-- start Entries supplied --

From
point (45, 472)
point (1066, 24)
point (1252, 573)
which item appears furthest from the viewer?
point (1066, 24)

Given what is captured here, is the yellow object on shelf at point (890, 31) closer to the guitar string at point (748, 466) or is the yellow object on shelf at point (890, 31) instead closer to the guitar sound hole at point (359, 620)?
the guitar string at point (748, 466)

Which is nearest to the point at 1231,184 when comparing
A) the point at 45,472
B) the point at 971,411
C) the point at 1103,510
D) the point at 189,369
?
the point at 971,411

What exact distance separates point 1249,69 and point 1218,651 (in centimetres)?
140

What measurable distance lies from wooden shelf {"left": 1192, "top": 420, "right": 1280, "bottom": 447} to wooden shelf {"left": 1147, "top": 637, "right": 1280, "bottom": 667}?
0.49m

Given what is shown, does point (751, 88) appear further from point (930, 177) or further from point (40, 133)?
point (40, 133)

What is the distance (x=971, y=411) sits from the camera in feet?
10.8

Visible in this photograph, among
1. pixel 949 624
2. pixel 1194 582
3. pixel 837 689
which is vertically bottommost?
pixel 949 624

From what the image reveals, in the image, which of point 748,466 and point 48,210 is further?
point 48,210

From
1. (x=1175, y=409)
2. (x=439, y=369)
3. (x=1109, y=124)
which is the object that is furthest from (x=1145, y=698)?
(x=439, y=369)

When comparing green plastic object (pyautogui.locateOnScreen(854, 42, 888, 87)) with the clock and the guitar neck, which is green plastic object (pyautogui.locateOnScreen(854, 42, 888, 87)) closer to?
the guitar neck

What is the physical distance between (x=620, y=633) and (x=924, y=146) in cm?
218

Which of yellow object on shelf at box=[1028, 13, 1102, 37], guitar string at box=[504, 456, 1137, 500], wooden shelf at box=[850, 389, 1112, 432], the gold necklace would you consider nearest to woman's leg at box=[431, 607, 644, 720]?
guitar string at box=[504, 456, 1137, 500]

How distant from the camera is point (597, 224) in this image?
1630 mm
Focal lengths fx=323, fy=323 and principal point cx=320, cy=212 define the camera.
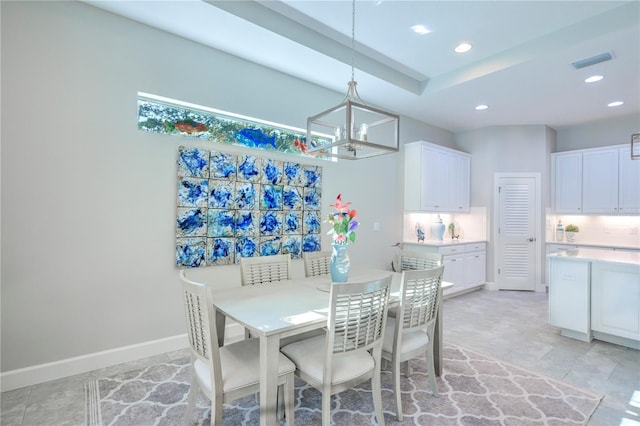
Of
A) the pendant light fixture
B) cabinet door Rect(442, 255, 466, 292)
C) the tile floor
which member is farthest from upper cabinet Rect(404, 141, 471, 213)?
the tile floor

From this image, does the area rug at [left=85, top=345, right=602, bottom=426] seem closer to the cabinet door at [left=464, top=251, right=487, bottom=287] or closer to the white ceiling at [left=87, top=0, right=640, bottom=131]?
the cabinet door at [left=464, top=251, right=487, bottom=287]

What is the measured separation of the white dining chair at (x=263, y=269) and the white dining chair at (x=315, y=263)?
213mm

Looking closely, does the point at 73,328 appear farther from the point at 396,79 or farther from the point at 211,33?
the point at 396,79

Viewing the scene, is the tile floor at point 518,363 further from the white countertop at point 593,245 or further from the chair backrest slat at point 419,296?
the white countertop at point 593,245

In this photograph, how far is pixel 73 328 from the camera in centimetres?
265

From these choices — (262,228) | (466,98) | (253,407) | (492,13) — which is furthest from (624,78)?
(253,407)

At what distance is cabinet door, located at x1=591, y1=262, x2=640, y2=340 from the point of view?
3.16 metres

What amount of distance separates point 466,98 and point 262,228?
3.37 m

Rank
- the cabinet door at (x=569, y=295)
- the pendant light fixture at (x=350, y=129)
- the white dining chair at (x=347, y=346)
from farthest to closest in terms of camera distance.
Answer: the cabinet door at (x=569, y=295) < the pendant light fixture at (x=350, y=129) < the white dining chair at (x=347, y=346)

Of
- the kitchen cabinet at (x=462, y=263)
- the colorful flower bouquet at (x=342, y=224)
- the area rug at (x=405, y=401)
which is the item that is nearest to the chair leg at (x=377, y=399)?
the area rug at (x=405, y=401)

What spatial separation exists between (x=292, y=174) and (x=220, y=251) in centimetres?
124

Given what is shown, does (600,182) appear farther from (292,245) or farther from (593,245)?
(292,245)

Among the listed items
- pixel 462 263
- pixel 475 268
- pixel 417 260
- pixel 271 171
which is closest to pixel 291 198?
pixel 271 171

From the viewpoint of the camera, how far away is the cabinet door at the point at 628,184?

-- end Entries supplied --

### Given request
Copy every line of the data word for word, omitting the images.

### Result for this exercise
From
point (45, 472)
point (1066, 24)
point (1252, 573)
which item appears furthest from the viewer?
point (1066, 24)

Given what is captured here, is the yellow object on shelf at point (890, 31) closer to the guitar string at point (748, 466) or is the yellow object on shelf at point (890, 31) instead closer to the guitar sound hole at point (359, 620)?
the guitar string at point (748, 466)

Which is nearest to the point at 1231,184 when comparing
A) the point at 45,472
B) the point at 971,411
C) the point at 1103,510
D) the point at 189,369
?
the point at 971,411

What exact distance separates point 1249,69 and point 1218,651 (in centimetres)?
140

What measurable distance lies from wooden shelf {"left": 1192, "top": 420, "right": 1280, "bottom": 447} to wooden shelf {"left": 1147, "top": 637, "right": 1280, "bottom": 667}?
0.49m

Given what is shown, does point (751, 88) appear further from point (930, 177) or further from point (40, 133)?
point (40, 133)

What is the distance (x=971, y=411) sits from the camera in feet?
10.8

Visible in this photograph, among
1. pixel 949 624
2. pixel 1194 582
3. pixel 837 689
which is vertically bottommost?
pixel 949 624

From what the image reveals, in the image, which of point 748,466 and point 48,210 is further?
point 48,210

From
1. (x=1175, y=409)
2. (x=439, y=369)
3. (x=1109, y=124)
which is the object that is furthest from (x=1145, y=698)?
(x=439, y=369)

When comparing green plastic object (pyautogui.locateOnScreen(854, 42, 888, 87)) with the clock and the guitar neck, which is green plastic object (pyautogui.locateOnScreen(854, 42, 888, 87)) closer to?
the guitar neck

What is the physical distance between (x=620, y=633) and (x=924, y=146) in cm?
218

Which of yellow object on shelf at box=[1028, 13, 1102, 37], guitar string at box=[504, 456, 1137, 500], wooden shelf at box=[850, 389, 1112, 432], the gold necklace would you consider nearest to woman's leg at box=[431, 607, 644, 720]?
guitar string at box=[504, 456, 1137, 500]

How distant from the camera is point (597, 224) in this image?
1630 mm
Focal lengths fx=323, fy=323 and principal point cx=320, cy=212 define the camera.
Of
A) the pendant light fixture
B) cabinet door Rect(442, 255, 466, 292)
C) the tile floor
which member is farthest from upper cabinet Rect(404, 141, 471, 213)?
the tile floor

From this image, does the area rug at [left=85, top=345, right=602, bottom=426] seem closer to the cabinet door at [left=464, top=251, right=487, bottom=287] or closer to the white ceiling at [left=87, top=0, right=640, bottom=131]?
the cabinet door at [left=464, top=251, right=487, bottom=287]

What is the measured separation of the white dining chair at (x=263, y=269) and the white dining chair at (x=315, y=263)?
213mm

Looking closely, does the point at 73,328 appear farther from the point at 396,79 or farther from the point at 211,33?
the point at 396,79

Viewing the scene, is the tile floor at point 518,363 further from the white countertop at point 593,245 or further from the chair backrest slat at point 419,296?
the white countertop at point 593,245

In this photograph, how far is pixel 73 328 from the camera in centimetres?
265

From these choices — (262,228) | (466,98) | (253,407) | (492,13) — which is furthest from (624,78)?
(253,407)

At what distance is cabinet door, located at x1=591, y1=262, x2=640, y2=340 from the point of view?
3.16 metres

What amount of distance separates point 466,98 and point 262,228?
3.37 m

Rank
- the cabinet door at (x=569, y=295)
- the pendant light fixture at (x=350, y=129)
- the white dining chair at (x=347, y=346)
from farthest to closest in terms of camera distance.
Answer: the cabinet door at (x=569, y=295) < the pendant light fixture at (x=350, y=129) < the white dining chair at (x=347, y=346)

Of
- the kitchen cabinet at (x=462, y=263)
- the colorful flower bouquet at (x=342, y=224)
- the area rug at (x=405, y=401)
which is the item that is nearest to the chair leg at (x=377, y=399)?
the area rug at (x=405, y=401)

What spatial separation exists between (x=292, y=174) and (x=220, y=251) in centimetres?
124

Given what is shown, does (600,182) appear farther from (292,245) or farther from (593,245)?
(292,245)

Among the listed items
- pixel 462 263
- pixel 475 268
- pixel 417 260
- pixel 271 171
which is closest to pixel 291 198?
pixel 271 171

From the viewpoint of the camera, how far away is the cabinet door at the point at 628,184?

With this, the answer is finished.